*** SELECTED EXCERPT ***
A new computer-based evaporimeter system for rapid measurements of water diffusion through stratum corneum in-vitro

Norlén, L.; Engblom, J.; Anderson, M.; Forslind, B.


It is important to have reliable methods for evaluation of skin barrier function when questions such as barrier perturbing effects of different agents and occlusive effects of different formulations are to be elucidated. A wealth of clinical work relates to measurements of transepidermal water loss in vivo, a method much affected by ambient air relative humidity, temperature, skin irritation processes, psychologic status of the subject, etc., factors that cause the method to suffer from low precision (i.e., high random error). Relating to these obstacles, we have developed a closed in vitro system for measurements of water diffusion rate through pieces of isolated stratum corneum at steady-state conditions, where the relative humidity and temperature is held constant and data can be collected continuously. Our evaporimeter-based in vitro system has a more than 3-fold higher precision (lower random error) (≈10%) than measurements of transepidermal water loss in vivo (≈35%). The results of our study show that: (i) the corneocyte envelopes contribute to the barrier capacity of stratum corneum; (ii) removal of the lipid intercellular matrix results in approximately a 3-fold increase in the water diffusion rate through the isolated stratum corneum (n = 20; p < 0.05), not a 100-fold as has previously been suggested; (iii) exposure to sodium dodecyl sulfate in water does neither alter the water diffusion rate (n = 10; p > 0.05) nor the water holding capacity (n = 10; p > 0.05) of stratum corneum; (iv) exposure to 1 M CaCl2 in water yields an increased water diffusion rate through stratum corneum (n = 10; p < 0.05); and (v) when applied to the stratum corneum in excess concentrations, the penetration enhancer Azone has occlusive effects on water diffusion through the stratum corneum (n = 6; p < 0.05).
***
## [WORK ORDER A]
According to the evaporimeter abstract, why do measurements of transepidermal water loss in vivo have low precision? Answer in one to three sentences.
## [WORK ORDER B]
In the evaporimeter abstract, how much does the water diffusion rate through isolated stratum corneum change when the lipid intercellular matrix is removed?
## [WORK ORDER C]
Copy the passage of the evaporimeter abstract from "A new computer-based" to "M.; Forslind, B.", word for word.
The records that come next are material separate from the evaporimeter abstract.
*** GIVEN ENTRIES ***
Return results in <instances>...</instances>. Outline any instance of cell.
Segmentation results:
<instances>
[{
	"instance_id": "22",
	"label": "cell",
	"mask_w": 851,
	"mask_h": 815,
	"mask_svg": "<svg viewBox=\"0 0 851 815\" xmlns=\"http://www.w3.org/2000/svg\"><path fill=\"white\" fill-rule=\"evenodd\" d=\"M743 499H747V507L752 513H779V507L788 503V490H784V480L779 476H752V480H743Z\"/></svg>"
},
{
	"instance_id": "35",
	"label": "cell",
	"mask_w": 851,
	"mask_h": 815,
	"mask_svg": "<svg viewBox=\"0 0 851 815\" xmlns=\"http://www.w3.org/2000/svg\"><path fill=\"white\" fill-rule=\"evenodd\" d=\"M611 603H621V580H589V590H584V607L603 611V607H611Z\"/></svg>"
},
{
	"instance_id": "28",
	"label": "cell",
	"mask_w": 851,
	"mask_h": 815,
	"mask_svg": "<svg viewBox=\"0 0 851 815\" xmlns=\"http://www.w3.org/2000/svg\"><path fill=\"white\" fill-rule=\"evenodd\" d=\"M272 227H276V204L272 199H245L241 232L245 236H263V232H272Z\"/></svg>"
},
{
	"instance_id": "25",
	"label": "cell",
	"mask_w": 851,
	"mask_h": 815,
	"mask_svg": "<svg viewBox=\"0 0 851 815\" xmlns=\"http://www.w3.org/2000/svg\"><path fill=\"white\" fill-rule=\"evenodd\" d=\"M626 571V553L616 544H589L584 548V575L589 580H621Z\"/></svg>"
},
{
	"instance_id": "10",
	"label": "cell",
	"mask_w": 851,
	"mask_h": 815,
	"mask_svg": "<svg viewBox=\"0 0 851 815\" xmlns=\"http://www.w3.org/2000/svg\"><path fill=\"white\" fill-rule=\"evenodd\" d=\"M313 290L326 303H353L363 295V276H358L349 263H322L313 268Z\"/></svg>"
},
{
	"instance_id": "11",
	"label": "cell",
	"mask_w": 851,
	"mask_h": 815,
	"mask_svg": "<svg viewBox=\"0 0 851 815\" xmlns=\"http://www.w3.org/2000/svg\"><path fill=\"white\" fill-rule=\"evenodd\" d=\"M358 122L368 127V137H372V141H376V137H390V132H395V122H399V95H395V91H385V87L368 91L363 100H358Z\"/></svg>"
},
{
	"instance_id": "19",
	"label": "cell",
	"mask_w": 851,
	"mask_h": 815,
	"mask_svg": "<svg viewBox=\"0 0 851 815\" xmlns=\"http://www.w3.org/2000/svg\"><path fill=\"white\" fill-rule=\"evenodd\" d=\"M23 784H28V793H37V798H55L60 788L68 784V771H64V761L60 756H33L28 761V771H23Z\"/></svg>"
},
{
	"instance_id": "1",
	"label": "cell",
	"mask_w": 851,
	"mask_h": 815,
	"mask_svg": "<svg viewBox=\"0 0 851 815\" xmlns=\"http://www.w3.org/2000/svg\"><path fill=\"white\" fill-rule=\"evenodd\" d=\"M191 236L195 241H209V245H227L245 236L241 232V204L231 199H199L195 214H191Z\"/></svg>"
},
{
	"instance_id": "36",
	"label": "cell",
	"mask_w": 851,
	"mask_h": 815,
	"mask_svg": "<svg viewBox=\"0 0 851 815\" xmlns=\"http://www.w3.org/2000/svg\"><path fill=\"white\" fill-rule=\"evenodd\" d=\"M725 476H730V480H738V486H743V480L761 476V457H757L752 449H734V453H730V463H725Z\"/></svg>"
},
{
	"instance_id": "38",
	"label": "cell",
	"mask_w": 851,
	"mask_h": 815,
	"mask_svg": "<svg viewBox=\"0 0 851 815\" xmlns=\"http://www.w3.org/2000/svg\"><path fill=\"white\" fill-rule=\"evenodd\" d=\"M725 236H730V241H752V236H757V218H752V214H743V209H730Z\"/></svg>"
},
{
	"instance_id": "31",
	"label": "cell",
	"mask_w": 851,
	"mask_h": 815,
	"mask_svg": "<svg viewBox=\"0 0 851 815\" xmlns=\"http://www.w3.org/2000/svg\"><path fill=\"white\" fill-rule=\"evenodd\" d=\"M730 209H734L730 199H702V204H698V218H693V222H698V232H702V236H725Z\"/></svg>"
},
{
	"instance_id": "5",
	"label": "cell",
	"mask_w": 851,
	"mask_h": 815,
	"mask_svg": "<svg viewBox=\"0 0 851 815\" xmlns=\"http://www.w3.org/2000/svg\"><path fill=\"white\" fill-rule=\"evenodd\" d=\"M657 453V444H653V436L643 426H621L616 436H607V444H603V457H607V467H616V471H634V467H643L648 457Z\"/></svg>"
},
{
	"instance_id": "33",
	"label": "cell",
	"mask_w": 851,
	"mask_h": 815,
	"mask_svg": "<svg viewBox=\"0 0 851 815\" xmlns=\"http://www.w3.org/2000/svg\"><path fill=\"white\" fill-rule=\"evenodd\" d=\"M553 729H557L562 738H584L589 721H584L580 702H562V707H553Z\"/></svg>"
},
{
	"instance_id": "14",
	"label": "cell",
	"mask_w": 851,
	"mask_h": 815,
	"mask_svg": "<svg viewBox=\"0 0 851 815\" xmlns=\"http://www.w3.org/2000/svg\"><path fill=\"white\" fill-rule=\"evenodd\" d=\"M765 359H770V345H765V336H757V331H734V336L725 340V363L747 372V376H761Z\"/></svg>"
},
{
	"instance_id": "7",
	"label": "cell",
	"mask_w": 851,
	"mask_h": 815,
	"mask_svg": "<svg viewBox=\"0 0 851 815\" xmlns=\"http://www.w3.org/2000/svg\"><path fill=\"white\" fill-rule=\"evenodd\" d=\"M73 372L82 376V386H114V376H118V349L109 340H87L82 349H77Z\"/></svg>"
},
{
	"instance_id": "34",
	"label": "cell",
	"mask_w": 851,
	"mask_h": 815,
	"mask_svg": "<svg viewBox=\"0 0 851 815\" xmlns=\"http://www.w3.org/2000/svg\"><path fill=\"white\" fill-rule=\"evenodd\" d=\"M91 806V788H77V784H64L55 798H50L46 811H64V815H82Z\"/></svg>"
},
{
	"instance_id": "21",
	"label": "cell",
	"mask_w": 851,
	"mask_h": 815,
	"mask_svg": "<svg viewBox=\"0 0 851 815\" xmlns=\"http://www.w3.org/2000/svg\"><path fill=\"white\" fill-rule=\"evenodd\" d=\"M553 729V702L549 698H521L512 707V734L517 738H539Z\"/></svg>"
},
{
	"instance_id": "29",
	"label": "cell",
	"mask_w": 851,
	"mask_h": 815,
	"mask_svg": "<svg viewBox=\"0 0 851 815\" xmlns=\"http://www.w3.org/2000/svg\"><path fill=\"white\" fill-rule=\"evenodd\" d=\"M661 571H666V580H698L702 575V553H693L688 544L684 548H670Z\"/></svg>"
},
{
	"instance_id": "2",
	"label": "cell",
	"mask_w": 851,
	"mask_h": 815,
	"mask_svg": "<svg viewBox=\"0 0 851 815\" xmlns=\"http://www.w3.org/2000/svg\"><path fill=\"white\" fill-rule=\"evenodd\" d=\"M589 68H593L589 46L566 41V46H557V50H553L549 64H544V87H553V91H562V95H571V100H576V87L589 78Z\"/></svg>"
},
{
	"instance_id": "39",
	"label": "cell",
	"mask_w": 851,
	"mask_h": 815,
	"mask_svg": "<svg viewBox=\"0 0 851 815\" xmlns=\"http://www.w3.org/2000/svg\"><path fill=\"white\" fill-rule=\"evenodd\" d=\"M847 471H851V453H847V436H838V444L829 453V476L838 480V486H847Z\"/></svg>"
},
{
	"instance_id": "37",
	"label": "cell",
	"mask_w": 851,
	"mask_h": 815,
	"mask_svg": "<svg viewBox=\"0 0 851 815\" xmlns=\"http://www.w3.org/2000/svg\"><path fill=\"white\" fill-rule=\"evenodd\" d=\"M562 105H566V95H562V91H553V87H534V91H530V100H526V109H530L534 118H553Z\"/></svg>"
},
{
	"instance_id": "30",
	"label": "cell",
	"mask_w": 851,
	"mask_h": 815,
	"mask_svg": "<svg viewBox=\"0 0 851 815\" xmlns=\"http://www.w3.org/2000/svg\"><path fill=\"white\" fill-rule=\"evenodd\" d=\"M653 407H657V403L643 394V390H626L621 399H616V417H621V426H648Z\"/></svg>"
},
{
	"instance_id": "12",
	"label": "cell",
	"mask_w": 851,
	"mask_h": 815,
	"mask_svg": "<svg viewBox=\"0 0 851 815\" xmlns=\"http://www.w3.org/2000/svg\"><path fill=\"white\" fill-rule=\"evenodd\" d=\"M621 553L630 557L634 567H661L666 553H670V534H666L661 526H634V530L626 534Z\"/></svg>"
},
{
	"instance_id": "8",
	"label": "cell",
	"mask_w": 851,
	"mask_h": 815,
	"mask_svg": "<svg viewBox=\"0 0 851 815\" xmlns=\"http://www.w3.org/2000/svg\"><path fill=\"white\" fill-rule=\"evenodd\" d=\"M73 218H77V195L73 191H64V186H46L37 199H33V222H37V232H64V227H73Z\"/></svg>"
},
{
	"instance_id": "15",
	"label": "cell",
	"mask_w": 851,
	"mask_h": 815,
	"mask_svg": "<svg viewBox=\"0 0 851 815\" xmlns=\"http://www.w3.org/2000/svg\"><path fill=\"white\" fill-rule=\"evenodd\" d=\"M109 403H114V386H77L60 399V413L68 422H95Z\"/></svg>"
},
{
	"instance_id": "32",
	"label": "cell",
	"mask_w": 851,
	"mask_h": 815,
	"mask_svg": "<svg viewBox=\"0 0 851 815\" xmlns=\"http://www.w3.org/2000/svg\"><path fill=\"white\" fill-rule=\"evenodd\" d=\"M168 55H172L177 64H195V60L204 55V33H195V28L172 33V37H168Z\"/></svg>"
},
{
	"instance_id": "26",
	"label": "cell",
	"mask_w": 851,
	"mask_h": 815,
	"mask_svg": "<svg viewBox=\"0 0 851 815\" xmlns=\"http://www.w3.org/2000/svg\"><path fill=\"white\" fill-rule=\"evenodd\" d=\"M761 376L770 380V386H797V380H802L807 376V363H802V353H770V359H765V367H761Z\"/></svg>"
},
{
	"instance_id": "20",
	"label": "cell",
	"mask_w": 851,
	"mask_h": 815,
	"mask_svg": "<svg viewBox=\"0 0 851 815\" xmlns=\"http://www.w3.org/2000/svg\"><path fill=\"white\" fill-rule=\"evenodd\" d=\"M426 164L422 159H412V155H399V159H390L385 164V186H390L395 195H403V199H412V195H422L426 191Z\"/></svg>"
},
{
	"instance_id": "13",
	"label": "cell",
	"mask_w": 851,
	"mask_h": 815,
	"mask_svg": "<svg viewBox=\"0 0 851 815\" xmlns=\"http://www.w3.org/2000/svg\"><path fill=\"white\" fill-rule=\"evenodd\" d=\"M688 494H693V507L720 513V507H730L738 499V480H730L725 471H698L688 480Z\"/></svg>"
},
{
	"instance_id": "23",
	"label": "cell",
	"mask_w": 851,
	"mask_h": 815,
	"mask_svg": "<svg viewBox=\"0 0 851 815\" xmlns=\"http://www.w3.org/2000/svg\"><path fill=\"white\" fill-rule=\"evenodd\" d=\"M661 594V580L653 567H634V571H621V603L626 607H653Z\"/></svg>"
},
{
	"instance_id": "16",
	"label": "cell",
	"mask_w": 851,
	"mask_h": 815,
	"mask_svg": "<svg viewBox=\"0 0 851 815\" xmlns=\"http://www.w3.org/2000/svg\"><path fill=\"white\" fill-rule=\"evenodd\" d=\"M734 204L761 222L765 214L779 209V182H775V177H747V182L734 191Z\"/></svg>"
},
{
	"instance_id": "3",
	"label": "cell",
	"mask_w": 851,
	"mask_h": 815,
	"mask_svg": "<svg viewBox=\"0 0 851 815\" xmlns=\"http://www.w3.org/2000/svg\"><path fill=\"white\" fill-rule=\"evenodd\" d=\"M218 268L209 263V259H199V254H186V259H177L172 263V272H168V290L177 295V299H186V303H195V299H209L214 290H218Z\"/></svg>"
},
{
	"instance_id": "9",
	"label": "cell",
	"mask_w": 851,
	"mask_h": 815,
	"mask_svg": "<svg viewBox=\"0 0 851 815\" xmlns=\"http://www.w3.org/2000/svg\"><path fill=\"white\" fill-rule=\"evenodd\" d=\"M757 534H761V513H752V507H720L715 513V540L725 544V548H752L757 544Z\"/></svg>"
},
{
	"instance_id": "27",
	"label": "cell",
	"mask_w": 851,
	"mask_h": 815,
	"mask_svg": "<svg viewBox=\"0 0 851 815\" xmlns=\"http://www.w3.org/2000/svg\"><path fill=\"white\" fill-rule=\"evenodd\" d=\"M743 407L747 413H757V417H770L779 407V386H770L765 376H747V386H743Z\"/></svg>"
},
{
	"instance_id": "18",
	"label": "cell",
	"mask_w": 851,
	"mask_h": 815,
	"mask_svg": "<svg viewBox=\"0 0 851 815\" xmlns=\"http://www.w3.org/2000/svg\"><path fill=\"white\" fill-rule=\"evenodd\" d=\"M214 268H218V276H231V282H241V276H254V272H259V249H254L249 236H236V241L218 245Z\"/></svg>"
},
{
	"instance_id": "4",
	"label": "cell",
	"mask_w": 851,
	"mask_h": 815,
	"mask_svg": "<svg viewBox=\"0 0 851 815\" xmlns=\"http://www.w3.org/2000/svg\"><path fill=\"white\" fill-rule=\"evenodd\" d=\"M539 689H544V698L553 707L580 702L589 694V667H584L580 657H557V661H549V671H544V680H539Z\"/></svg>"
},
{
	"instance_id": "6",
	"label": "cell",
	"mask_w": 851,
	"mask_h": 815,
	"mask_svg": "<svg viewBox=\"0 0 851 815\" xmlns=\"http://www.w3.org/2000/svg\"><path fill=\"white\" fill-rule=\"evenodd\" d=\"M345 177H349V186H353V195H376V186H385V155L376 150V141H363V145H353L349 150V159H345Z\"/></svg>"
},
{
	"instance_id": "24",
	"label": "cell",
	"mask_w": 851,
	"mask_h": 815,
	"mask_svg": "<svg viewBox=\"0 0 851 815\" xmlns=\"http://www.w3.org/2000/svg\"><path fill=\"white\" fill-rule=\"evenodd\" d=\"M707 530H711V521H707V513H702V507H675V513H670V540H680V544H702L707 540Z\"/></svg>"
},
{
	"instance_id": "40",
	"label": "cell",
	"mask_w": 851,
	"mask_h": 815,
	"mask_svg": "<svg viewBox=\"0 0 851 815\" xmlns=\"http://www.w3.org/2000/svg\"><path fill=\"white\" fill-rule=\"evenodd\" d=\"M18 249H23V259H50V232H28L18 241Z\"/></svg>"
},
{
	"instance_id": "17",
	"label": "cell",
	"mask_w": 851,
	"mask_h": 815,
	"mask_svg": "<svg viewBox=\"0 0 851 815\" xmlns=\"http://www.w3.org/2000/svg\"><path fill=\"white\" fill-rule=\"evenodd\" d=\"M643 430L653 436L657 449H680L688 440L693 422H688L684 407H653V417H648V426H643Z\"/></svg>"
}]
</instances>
***
## [EXERCISE RESPONSE A]
Measurements of transepidermal water loss in vivo are strongly affected by ambient air relative humidity, temperature, skin irritation processes, and the psychologic status of the subject. These factors give the method low precision, meaning high random error.

## [EXERCISE RESPONSE B]
It increases approximately 3-fold.

## [EXERCISE RESPONSE C]
A new computer-based evaporimeter system for rapid measurements of water diffusion through stratum corneum in-vitro

Norlén, L.; Engblom, J.; Anderson, M.; Forslind, B.